Saturday, February 03, 2007

so ends the era of snarky single blogging.

so begins the era of snarky co-blogging! head over to

Tuesday, December 05, 2006

One hundred and fifty custom made Mexican wrestling masks showed up today. Really, this is the wedding planning detail we are most excited about. Actually, it is the ONLY wedding planning detail we are excited about. Do we have tablecloths? No. Silverware? No. Centerpieces? No. Flowers? No. A wedding cake? No. A tux picked out? No.

But wrestling masks? Hell yes.

Sunday, December 03, 2006

The priest who is marrying us, Father Z, is very very awesome, and very very Polish. We dropped by the rectory for what we thought would be a twenty minute conversation about the rehearsal - he ended up inviting us to dinner, which consisted of about five different incredibly filling dishes, which he just kept feeding us, and refused to stop. Seriously. At one point, I tried to ward off another helping of hunter's stew, and Fr. Z turned to John Baby and said "John!" "Yes?" "Feel her belly! Is it tight like drum?"

As it turns out, yes, my belly was tight like drum, so I was granted a reprieve. John Baby, on the other hand, just had to keep eating.

Friday, November 17, 2006

My sister told me recently that I would "nurse my children like I nursed my beer."

I'm not sure what that means, really, but I bet it's insulting.

Sunday, November 12, 2006

We were watching VH1's best 100 80's hits music videos thingie, and the video for Whitesnake's "Here I Go Again" came on. The video mostly involves a hot woman in a skimpy dress draping herself (and then doing splits and leg lifts, because, just because!) on the hood of David Coverdale's Jaguar. In a later interview, Coverdale said that she "turned his blood to wine." Which is, I suppose, why he married her. Awwwwwww.

Seriously, if 80's music videos can be trusted, rock stars used to have a lot more fun before they started getting socially conscious. I think that it's worth a few more holes in the ozone layer to have such loving and luscious applications of hair spray to permed mullets. While we're at it, I would also support the judicious re-introduction of the jumping jack as an acceptable on-stage dance maneuver.

Was the Whitesnake too salacious? How about some gravity defying Christian hair metal???

Thursday, October 19, 2006

You know, as long as we are resurrecting secular practices which were specific to a place, time, and social class and declaring that they are the Catholic Way Forever...

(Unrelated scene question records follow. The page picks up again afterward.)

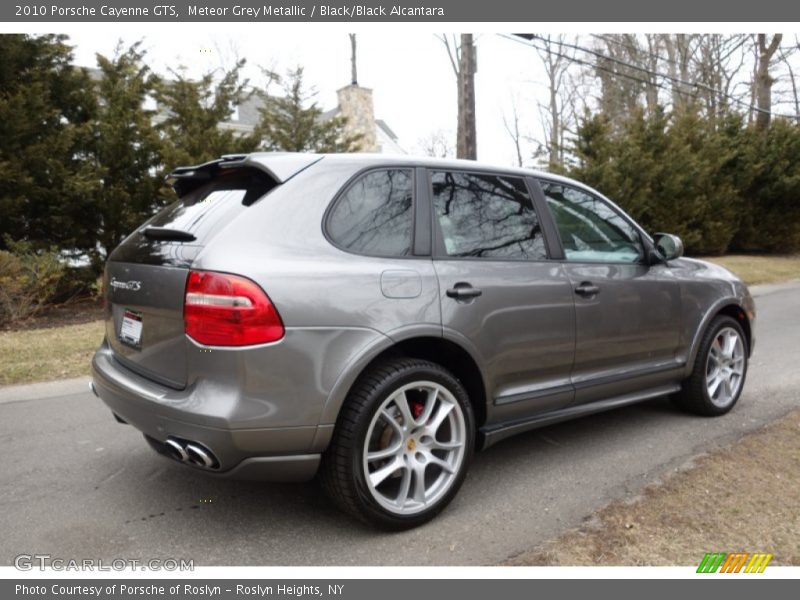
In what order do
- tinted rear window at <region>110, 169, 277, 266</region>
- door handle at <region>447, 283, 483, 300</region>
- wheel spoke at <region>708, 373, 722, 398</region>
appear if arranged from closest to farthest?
tinted rear window at <region>110, 169, 277, 266</region> → door handle at <region>447, 283, 483, 300</region> → wheel spoke at <region>708, 373, 722, 398</region>

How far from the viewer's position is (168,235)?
2.93 m

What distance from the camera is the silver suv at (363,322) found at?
8.61 ft

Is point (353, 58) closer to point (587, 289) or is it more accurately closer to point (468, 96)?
point (468, 96)

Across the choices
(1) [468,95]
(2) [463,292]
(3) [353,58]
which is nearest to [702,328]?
(2) [463,292]

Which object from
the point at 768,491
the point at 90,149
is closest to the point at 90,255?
the point at 90,149

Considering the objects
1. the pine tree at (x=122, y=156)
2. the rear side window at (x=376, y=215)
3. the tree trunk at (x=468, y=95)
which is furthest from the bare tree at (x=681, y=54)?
the rear side window at (x=376, y=215)

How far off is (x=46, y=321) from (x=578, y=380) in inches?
315

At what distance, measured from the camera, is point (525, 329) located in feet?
11.2

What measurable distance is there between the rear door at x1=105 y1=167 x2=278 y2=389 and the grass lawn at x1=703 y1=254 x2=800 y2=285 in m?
12.8

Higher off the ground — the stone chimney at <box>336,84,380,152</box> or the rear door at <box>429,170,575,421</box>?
the stone chimney at <box>336,84,380,152</box>

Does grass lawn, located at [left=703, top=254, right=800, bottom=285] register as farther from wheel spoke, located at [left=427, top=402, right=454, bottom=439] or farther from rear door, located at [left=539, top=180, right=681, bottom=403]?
wheel spoke, located at [left=427, top=402, right=454, bottom=439]

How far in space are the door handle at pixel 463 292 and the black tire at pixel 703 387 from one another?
87.9 inches

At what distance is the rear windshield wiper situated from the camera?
9.34ft
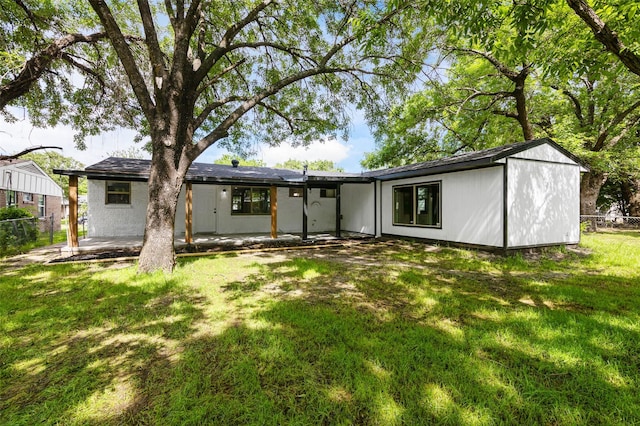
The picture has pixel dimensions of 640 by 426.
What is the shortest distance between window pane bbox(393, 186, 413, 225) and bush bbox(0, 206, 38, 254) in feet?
39.0

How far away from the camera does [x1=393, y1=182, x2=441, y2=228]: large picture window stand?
9258 millimetres

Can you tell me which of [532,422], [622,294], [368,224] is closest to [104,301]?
[532,422]

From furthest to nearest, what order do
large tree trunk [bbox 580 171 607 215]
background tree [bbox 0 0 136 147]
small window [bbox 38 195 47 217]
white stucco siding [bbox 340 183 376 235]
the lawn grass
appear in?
small window [bbox 38 195 47 217] < large tree trunk [bbox 580 171 607 215] < white stucco siding [bbox 340 183 376 235] < background tree [bbox 0 0 136 147] < the lawn grass

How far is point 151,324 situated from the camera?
3.28 metres

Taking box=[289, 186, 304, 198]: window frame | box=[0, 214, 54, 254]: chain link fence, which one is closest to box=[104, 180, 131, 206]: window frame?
box=[0, 214, 54, 254]: chain link fence

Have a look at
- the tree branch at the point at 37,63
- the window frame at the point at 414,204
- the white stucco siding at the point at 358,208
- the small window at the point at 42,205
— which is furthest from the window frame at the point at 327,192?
the small window at the point at 42,205

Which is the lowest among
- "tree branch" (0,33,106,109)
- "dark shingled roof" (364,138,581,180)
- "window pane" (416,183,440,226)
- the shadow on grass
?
the shadow on grass

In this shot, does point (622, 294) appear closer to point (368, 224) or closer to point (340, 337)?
point (340, 337)

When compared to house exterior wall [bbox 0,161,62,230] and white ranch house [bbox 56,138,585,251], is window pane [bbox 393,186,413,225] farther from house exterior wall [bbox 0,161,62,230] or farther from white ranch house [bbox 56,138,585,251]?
house exterior wall [bbox 0,161,62,230]

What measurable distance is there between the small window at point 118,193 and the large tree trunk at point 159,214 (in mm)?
6456

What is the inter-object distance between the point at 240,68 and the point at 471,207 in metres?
8.33

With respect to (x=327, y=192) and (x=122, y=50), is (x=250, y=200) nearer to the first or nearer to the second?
(x=327, y=192)

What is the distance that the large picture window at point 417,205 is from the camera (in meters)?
9.26

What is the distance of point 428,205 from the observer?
31.3 ft
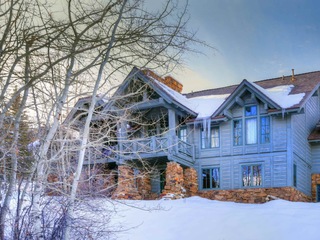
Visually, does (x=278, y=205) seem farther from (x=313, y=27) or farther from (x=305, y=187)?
(x=313, y=27)

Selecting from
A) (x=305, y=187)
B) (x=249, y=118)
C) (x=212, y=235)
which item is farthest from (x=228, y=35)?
(x=212, y=235)

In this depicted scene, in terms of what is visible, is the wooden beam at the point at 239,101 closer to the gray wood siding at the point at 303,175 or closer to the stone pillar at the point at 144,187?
the gray wood siding at the point at 303,175

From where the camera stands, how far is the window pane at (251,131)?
22.5 m

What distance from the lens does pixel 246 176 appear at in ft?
73.8

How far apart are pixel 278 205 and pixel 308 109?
25.4 ft

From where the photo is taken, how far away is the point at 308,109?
79.4ft

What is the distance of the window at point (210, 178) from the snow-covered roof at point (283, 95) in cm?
429

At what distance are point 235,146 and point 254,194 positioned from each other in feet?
7.96

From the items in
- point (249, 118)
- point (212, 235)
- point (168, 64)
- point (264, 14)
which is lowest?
point (212, 235)

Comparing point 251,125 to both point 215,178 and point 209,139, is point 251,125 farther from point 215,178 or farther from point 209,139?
point 215,178

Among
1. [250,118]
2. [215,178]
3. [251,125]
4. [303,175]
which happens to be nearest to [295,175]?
[303,175]

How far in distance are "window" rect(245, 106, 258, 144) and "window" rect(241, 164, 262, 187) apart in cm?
116

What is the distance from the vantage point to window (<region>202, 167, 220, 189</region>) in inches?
916

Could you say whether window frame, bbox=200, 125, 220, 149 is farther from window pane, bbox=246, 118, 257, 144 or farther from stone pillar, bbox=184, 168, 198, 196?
window pane, bbox=246, 118, 257, 144
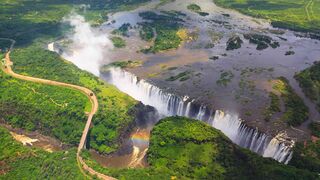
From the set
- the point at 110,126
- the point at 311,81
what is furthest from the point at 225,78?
the point at 110,126

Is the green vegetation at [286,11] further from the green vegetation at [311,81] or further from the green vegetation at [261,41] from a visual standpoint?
the green vegetation at [311,81]

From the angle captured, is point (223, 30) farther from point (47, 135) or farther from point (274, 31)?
point (47, 135)

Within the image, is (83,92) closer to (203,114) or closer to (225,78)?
(203,114)

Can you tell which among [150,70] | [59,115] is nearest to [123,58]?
[150,70]

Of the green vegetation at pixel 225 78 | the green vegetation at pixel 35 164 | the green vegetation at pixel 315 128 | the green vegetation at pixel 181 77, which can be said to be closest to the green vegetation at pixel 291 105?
the green vegetation at pixel 315 128

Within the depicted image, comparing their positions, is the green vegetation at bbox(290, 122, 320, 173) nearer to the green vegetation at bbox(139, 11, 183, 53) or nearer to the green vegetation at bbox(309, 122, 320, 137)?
the green vegetation at bbox(309, 122, 320, 137)

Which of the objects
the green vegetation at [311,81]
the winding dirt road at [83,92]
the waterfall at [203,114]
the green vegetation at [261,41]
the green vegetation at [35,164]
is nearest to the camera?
the green vegetation at [35,164]
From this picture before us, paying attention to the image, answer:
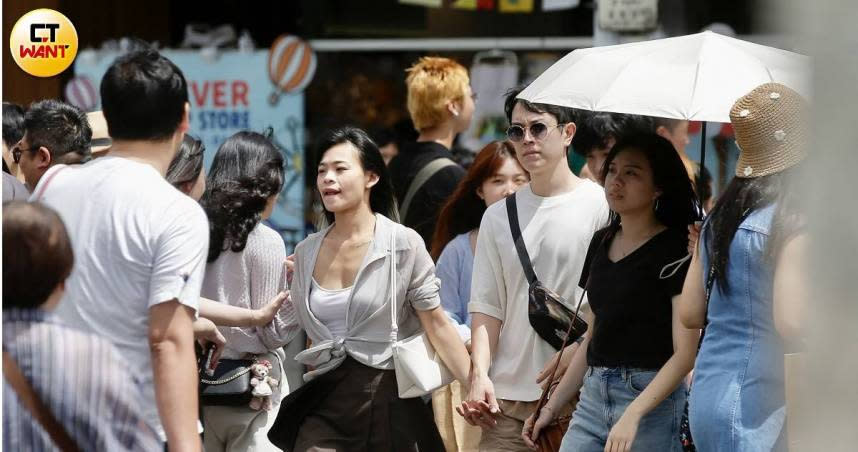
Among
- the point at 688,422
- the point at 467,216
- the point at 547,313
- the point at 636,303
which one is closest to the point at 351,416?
the point at 547,313

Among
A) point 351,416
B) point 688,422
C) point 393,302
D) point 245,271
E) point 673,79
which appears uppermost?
point 673,79

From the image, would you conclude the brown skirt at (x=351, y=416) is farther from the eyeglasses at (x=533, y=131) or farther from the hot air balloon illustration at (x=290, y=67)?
the hot air balloon illustration at (x=290, y=67)

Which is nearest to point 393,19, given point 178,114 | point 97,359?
point 178,114

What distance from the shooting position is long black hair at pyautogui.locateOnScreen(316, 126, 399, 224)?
5348 mm

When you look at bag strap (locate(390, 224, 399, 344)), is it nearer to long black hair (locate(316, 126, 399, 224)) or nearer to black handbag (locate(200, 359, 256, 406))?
long black hair (locate(316, 126, 399, 224))

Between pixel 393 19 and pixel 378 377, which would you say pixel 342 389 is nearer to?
pixel 378 377

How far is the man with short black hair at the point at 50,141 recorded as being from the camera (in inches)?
213

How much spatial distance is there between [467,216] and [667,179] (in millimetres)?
1690

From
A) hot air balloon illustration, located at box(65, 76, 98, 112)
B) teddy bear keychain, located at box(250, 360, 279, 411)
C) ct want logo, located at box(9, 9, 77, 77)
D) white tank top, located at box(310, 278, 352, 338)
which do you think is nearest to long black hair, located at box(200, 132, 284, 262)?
white tank top, located at box(310, 278, 352, 338)

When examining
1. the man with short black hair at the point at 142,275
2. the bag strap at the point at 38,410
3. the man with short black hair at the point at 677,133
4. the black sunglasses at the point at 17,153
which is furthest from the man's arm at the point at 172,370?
the man with short black hair at the point at 677,133

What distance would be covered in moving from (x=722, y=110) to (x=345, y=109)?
5.64 m

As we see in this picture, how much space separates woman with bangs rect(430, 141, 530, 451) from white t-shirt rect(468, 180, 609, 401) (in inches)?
26.2

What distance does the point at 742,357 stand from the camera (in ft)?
12.1

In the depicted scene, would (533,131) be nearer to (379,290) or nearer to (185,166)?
(379,290)
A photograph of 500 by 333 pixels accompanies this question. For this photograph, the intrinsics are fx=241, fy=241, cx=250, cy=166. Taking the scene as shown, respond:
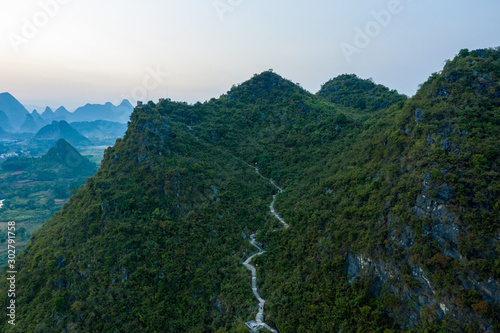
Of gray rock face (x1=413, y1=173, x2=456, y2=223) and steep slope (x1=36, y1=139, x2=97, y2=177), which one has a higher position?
gray rock face (x1=413, y1=173, x2=456, y2=223)

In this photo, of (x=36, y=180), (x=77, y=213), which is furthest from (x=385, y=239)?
(x=36, y=180)

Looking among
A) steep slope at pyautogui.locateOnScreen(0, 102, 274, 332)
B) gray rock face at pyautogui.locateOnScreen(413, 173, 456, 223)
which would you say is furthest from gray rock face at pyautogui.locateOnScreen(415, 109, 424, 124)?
steep slope at pyautogui.locateOnScreen(0, 102, 274, 332)

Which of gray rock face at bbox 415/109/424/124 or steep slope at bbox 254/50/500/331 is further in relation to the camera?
gray rock face at bbox 415/109/424/124

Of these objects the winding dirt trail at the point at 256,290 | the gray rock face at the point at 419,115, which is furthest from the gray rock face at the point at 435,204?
the winding dirt trail at the point at 256,290

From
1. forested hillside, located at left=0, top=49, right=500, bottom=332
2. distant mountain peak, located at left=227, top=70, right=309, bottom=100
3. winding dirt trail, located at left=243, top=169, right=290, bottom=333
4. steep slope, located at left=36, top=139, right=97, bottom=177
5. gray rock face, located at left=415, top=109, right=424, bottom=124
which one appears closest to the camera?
forested hillside, located at left=0, top=49, right=500, bottom=332

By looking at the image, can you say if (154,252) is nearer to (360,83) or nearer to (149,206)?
(149,206)

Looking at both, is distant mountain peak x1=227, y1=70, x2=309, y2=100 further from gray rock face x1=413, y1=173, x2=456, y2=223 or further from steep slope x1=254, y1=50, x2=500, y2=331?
gray rock face x1=413, y1=173, x2=456, y2=223

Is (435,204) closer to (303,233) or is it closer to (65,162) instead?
(303,233)

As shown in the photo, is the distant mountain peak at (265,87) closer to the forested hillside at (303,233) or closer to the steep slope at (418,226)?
the forested hillside at (303,233)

Yes. Well, as long as we are doing THAT, I want to submit a few of my own Medieval Catholic traditions. These were long-standing facets of eminently Catholic societies for many centuries! To do otherwise now is unthinkable. Let's start with:

The Stew:

Yes, I believe everyone would be happier and better off if we took more communal baths with servants bringing us food! Fun for the whole family. This woodcut via A Feast For the Eyes.

The Alewife:

The art of brewing was passed on from mother to daughter, and women brewed most of the ale consumed in the 14th and 15th centuries. Sometimes this was just a cottage industry; sometimes women went on to become large-scale commercial brewers. Anyway, I think that it's time we take down the male-dominated microbreweries. Alewyfes, away!


Beginning at around the 16th century, boys of exceptional singing talent were, um, curtailed at a young age, often for Church choir purposes. A Papal Bull by Pope Sixtus V even authorized the recruitment of castrati for the choir of St. Peter. Let's bring them back for the greater glory of traditional Church music!

And so on, and so forth. What traditions do you want to resurrect? My dad, having seven daughters (and three sons), believes that the practice of the bride price should be reinstituted.

Tuesday, October 17, 2006

This asshat has an online personal!

What a way with the ladies! When some gal on the online singles site shuts him down, he writes a blog post on the "close minded fury of a modern woman." He also wants a dowry. And why not? Such a catch he is. As self centered as Caligula, and probably much less fun at parties.

The only comforting thing is that the site has about twice as many men as women listed thereon. Phew. At least they aren't going to out-breed us any time soon, as many modern women of fury prefer the men who aren't asshats.

Props to John Baby for pointing out the above linkies.